The liquids shown in fig. in the two arms are mercury (specific gravity$ = 13.6$ ) and water. If the difference of heights of the mercury columns is $2\,cm$ , find the height $h$ of the water column.

(A) $27\,cm$
(B) $30\,cm$
(C) $35\,cm$
(D) $44\,cm$

Answer 1

Hint:The points $A$ and $B$ are at the same level, hence the pressure of the liquids at the same medium is equal.
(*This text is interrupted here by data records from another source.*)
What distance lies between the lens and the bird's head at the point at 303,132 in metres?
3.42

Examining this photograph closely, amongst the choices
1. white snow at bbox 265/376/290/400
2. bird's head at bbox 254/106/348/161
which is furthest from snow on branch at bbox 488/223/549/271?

Substitute the formula of the pressure in this relation and substitute the known values to find the answer for the height of the water in the tube.

Formula used:
The formula of the pressure is given by
$P = fgh$
Where $P$ is the pressure of the liquid, $f$ is the specific gravity of the liquid, $g$ is the acceleration due to gravity and the $h$ is the height of the liquid present in the manometer.

Complete step by step solution:
It is given that the
Specific gravity of the mercury $ = 13.6$
Height of the mercury is $2\,cm$
In general, the pressure at the same level in the same medium is the same.
Hence the pressure at a point $A$ must be equal to the pressure at the point $B$ .
Pressure at $A$ = Pressure at $B$
Substituting the formula of the pressure in the above step.
${f_w}gh = {f_m}gH$
Substituting the values of the specific gravity and the height of the mercury.
$h = 13.6 \times 2$
By performing the basic arithmetic operation in the above step, we get
$h = 27.2 \approx 27\,cm$
Hence the height of the water column in the manometer is $27\,cm$ .

Thus the option (A) is correct.

Note:In this question, the specific gravity of the water is substituted as one. In the manometer, when the positive pressure is given to one arm, then the liquid in the other arm moves up. This change or difference in height gives the pressure.